When you start wondering where a figure of speech came from, you sometimes find yourself on dark literary backroads, if not actually in BF Egypt.

It was during a search for the town of Waldo, New Mexico that my husband described our extremely rural surroundings as “BF Egypt.” And such is the nature of our car conversations on these occasions, I was shortly whipping out my iPhone in an effort to discover just why “B*** F*** Egypt” (to use the full (more or less) expression) should be a common idiom for the backside of beyond.

It was an entertaining search, during which we discovered that all kinds of cultures have an idiom that pretty much means, “Out in the sticks,” if not absolutely, “Farther away than nowhere.” The British do not use “BF Egypt,” which seemed odd in light of their expeditionary and exploratory history in the desert regions. Still, they do seem aware of their adventurous heritage: current British idiom is “in the bundu”—“bundu” being an African word (specific ethnicity unknown) meaning…well, BF Egypt.

Here (courtesy of Wikipedia and its many contributors) is a partial list of popular idioms meaning “a very remote (not to say culturally backward and/or with inhabitants given to deviant sexual practices) place”:

• Anytown, USA and Dullsville in the USA.

• Auchterturra in Scotland, and Glenboggin, which has its own official website.[30]

• Back o’ Bourke in Australia (unspecified remote place). Bourke, New South Wales was the terminus of the railway line from Sydney, thus the start of the real Outback.

• Bally-Go-Backwards in Ireland (unspecified remote small country town).

• Black Stump or also Albuquerque in Australia and New Zealand (“beyond the black stump” indicates an extremely remote location).

**Material to process**

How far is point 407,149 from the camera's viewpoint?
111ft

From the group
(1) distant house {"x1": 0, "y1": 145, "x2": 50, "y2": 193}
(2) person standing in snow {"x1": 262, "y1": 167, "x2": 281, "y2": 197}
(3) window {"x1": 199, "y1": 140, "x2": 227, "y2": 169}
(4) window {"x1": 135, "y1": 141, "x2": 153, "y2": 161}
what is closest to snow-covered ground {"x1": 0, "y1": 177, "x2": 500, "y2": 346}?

**Prompt A**
Using the passage on idioms for remote places, decide whether each statement agrees with it, and answer yes or no with the deciding words quoted from the passage: (i) The British commonly say "BF Egypt." (ii) Bourke, New South Wales was the terminus of the railway line from Sydney. (iii) Bally-Go-Backwards is an idiom used in Scotland.
**Prompt B**
Render the lines of the entries as a JSON list of strings, one string per line, with blank lines omitted. Start at the line containing "From the group" and continue through the final line of the entries.
The entries have no connection to the text on idioms.

**Worked answer A**
(i) No: "The British do not use “BF Egypt,”"
(ii) Yes: "Bourke, New South Wales was the terminus of the railway line from Sydney"
(iii) No: "Bally-Go-Backwards in Ireland"

**Worked answer B**
[
  "From the group",
  "(1) distant house {\"x1\": 0, \"y1\": 145, \"x2\": 50, \"y2\": 193}",
  "(2) person standing in snow {\"x1\": 262, \"y1\": 167, \"x2\": 281, \"y2\": 197}",
  "(3) window {\"x1\": 199, \"y1\": 140, \"x2\": 227, \"y2\": 169}",
  "(4) window {\"x1\": 135, \"y1\": 141, \"x2\": 153, \"y2\": 161}",
  "what is closest to snow-covered ground {\"x1\": 0, \"y1\": 177, \"x2\": 500, \"y2\": 346}?"
]